---- LISTED ENTRIES
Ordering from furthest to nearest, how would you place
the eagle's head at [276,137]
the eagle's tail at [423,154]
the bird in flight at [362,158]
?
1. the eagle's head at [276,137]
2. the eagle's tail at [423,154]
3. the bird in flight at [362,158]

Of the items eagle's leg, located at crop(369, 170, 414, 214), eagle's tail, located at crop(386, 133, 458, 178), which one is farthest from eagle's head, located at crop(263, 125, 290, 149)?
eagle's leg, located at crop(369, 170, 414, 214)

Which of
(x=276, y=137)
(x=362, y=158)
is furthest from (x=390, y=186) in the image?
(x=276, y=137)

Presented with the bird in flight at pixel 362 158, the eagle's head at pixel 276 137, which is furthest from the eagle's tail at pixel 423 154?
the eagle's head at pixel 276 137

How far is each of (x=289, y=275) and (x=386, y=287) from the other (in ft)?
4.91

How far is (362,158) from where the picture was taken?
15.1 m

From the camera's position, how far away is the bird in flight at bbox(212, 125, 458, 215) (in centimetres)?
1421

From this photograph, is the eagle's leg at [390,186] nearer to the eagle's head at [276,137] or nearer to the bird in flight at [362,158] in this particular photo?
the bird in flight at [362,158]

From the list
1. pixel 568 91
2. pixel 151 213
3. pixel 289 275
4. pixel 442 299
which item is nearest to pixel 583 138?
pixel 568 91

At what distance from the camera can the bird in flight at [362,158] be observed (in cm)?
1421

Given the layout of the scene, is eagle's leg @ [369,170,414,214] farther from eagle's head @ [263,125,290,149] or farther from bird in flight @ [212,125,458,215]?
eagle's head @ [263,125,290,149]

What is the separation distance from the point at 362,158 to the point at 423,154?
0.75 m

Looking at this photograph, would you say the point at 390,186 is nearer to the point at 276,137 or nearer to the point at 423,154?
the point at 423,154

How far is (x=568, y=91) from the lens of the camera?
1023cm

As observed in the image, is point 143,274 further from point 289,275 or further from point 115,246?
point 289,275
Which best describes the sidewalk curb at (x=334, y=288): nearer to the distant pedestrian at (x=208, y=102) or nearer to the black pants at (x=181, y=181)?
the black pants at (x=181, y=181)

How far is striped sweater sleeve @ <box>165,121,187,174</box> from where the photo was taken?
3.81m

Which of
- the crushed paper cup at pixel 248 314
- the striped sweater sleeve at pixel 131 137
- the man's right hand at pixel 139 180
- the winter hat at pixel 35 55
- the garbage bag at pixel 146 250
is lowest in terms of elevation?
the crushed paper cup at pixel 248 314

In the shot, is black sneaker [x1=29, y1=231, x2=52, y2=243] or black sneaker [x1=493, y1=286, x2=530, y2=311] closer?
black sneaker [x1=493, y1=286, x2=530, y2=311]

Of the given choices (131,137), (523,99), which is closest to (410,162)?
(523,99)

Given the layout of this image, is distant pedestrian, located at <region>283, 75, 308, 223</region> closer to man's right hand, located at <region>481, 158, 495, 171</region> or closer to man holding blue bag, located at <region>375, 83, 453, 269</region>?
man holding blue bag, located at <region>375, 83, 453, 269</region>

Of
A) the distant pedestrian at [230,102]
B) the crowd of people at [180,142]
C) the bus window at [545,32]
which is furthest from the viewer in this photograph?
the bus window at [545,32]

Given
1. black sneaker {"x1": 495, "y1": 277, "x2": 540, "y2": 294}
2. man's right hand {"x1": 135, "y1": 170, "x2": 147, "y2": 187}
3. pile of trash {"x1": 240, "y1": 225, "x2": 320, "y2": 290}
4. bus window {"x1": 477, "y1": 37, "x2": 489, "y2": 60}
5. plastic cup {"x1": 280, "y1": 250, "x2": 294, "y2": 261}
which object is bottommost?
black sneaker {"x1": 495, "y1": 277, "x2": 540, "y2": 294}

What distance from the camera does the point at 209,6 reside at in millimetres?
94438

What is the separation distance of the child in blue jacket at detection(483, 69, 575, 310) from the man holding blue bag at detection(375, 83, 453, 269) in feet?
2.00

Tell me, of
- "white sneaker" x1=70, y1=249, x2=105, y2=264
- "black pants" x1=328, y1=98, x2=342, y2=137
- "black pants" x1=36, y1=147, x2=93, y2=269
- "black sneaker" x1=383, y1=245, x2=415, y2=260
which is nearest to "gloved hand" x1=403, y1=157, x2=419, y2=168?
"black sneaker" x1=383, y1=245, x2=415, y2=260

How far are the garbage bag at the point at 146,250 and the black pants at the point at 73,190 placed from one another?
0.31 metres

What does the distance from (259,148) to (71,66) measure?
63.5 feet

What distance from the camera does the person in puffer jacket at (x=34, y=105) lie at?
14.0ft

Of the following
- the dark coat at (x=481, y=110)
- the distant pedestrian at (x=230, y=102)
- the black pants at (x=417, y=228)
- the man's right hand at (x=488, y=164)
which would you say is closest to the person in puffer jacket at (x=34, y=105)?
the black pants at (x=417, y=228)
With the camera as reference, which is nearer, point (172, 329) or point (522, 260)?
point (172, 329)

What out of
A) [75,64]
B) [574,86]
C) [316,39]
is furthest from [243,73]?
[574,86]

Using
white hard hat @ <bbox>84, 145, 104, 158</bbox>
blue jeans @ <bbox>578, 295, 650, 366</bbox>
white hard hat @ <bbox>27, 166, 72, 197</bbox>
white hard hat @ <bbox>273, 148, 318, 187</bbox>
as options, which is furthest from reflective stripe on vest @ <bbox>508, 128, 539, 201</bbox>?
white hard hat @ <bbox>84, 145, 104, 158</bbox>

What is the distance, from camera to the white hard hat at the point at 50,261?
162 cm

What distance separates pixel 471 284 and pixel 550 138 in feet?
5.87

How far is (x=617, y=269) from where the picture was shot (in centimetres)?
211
--------
### WHAT YOU ARE ASKED TO DO
Please format the lines of the records above, starting at the line containing "Tell me, of" and ending at the line containing "0.31 metres", as a Markdown table with the columns Row and Line. Leave out blank lines.

### FULL RESPONSE
| Row | Line |
|---|---|
| 1 | Tell me, of |
| 2 | - "white sneaker" x1=70, y1=249, x2=105, y2=264 |
| 3 | - "black pants" x1=328, y1=98, x2=342, y2=137 |
| 4 | - "black pants" x1=36, y1=147, x2=93, y2=269 |
| 5 | - "black sneaker" x1=383, y1=245, x2=415, y2=260 |
| 6 | which is nearest to "gloved hand" x1=403, y1=157, x2=419, y2=168? |
| 7 | "black sneaker" x1=383, y1=245, x2=415, y2=260 |
| 8 | How far are the garbage bag at the point at 146,250 and the black pants at the point at 73,190 placed from one another? |
| 9 | 0.31 metres |